Proper cache allocation (nuked objects but sm_bfree)
Kristian Lyngstol
kristian at varnish-software.com
Thu Sep 8 09:40:13 CEST 2011
On Wed, Sep 07, 2011 at 11:46:34AM -0700, Damon Snyder wrote:
> According to the docs, the key statistic to look at is n_lru_nuked. This
> value is constantly increasing. Every time you run 'varnishstat -1 -f
> n_lru_nuked' the value changes. However, the value of sm_bfree seems to
> always show some space available:
>
> varnishstat -1 -f n_lru_nuked,sm_bfree,sm_balloc
> n_lru_nuked 135193763 . N LRU nuked objects
> sm_balloc 5468946432 . bytes allocated
> sm_bfree 2047246336 . bytes free
sm_bfree is a counter of how much memory has been freed, not how much is
available. Every time an object is removed, expired, etc, this will
increase, and it is never reduced. _balloc is the counter part of that,
and is increased every time something is allocated, and never reduced.
>From these numbers you can calculate how much memory is currently used:
5468946432 - 2047246336 = 3421700096 (a little over 3GB)
However, you don't have to actually do that yourself, as _nbytes is
doing exactly that.
An important detail is that the size specified in the -s arguments is
/not/ the total memory footprint varnish will have. It is only the total
cache size for actual data, not counting overhead.
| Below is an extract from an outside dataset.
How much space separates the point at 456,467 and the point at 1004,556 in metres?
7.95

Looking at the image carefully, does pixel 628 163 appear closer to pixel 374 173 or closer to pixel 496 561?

For Varnish 2.1, we
know that there's an additional overhead of slightly over 1kB for each
object stored, assuming 64-bit systems (your millage may vary, but this
gives you an idea).
On top of that is a bit of data for things like threads and sessions,
but I rarely take that into consideration myself as it will be a
practically constant size measured in MB. Assuming the memory-footprint
for each thread is 10kB (it's unlikely that it's that large, specially
considering copy-on-write and whatnot), 1000 threads will give a
constant overhead of 10MB, so not something to consider.
However, 10 million objects will give 10GB of overhead, so that should
be accounted for when you decide how much memory the cache will use with
-s. Examples I've run with is -s malloc,24GB and -s malloc,28GB on two
different sites, both running on a 32GB-system but with different
average object-size.
Hopefully this helps you figure out what's going on.